Teks Bacaan:
━━━━━━━━

PT Pertamina Geothermal Energy Tbk (PGEO) optimis terhadap peningkatan kinerja keuangan hingga akhir 2025, meskipun laba bersih kuartal III-2025 mengalami penurunan 22,18% YoY menjadi US$ 104,26 juta. Penurunan ini disebabkan oleh kenaikan beban depresiasi, beban gaji dan tunjangan akibat program MESOP, serta kerugian selisih kurs akibat utang dalam mata uang yen Jepang (JPY). PGEO berencana menerapkan strategi lindung nilai (hedging) untuk meminimalisir dampak volatilitas mata uang JPY dan menargetkan pendapatan mencapai US$ 424 juta hingga US$ 426 juta dengan produksi listrik 4.978 GWh.

━━━━━━━━

Data Masukan:
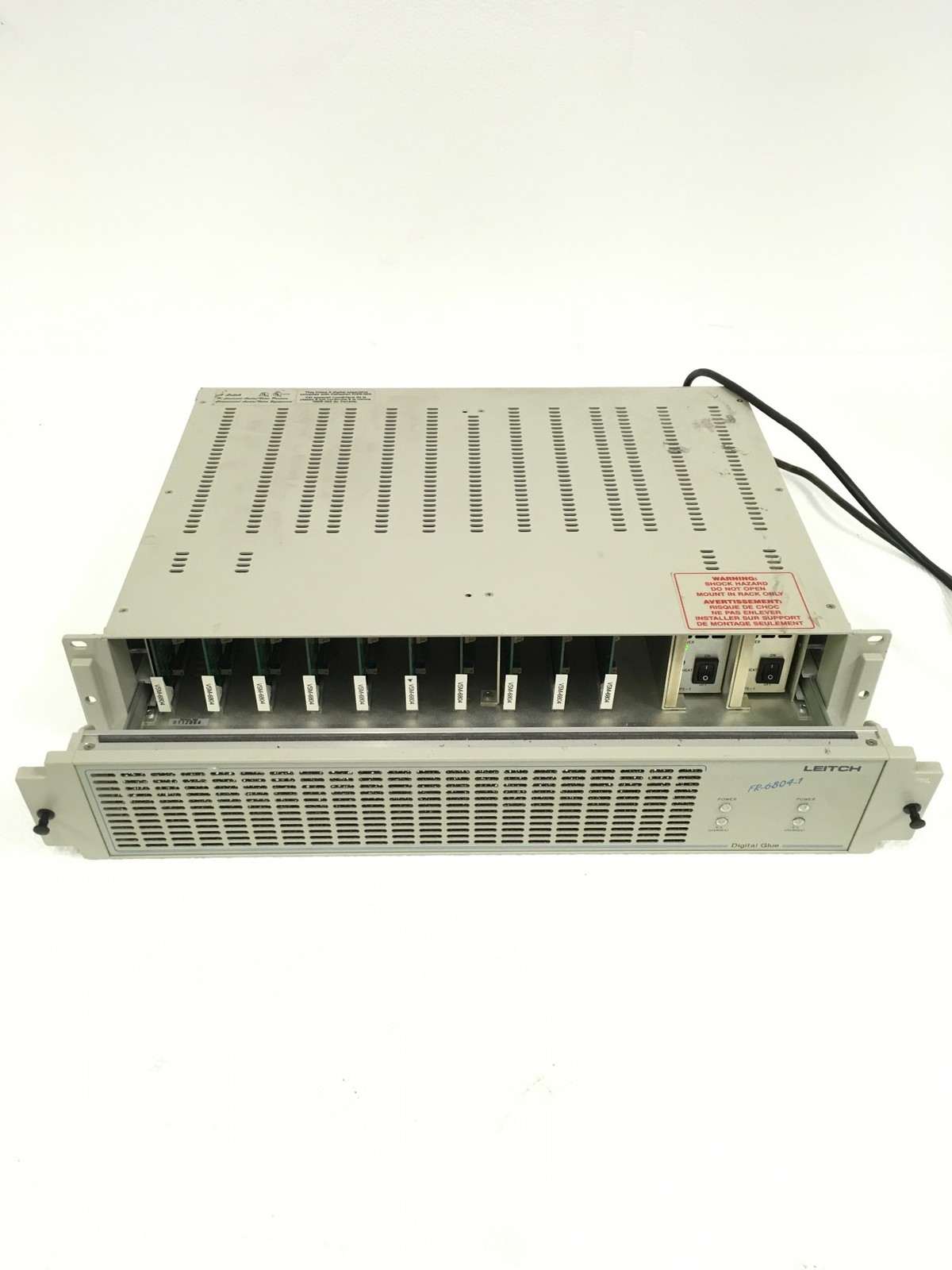 Leitch FR-6804-1 Digital Glue Amplifier w/10x VSM-6804 Cards ,2x Power Supply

━━━━━━━━

Petunjuk Tugas:
[a] Sebutkan semua penyebab turunnya laba bersih PGEO pada kuartal III-2025 yang disebutkan dalam teks bacaan.
[b] Menurut teks bacaan, berapa produksi listrik yang ditargetkan PGEO?
[c] Tuliskan ulang secara persis bagian teks bacaan yang dimulai dari kata-kata "PT Pertamina Geothermal" dan berhenti setelah kata-kata "listrik 4.978 GWh.".

Kunci Jawaban:
[a]
- Kenaikan beban depresiasi
- Kenaikan beban gaji dan tunjangan akibat program MESOP
- Kerugian selisih kurs akibat utang dalam mata uang yen Jepang (JPY)

[b] 4.978 GWh.

[c]
PT Pertamina Geothermal Energy Tbk (PGEO) optimis terhadap peningkatan kinerja keuangan hingga akhir 2025, meskipun laba bersih kuartal III-2025 mengalami penurunan 22,18% YoY menjadi US$ 104,26 juta. Penurunan ini disebabkan oleh kenaikan beban depresiasi, beban gaji dan tunjangan akibat program MESOP, serta kerugian selisih kurs akibat utang dalam mata uang yen Jepang (JPY). PGEO berencana menerapkan strategi lindung nilai (hedging) untuk meminimalisir dampak volatilitas mata uang JPY dan menargetkan pendapatan mencapai US$ 424 juta hingga US$ 426 juta dengan produksi listrik 4.978 GWh.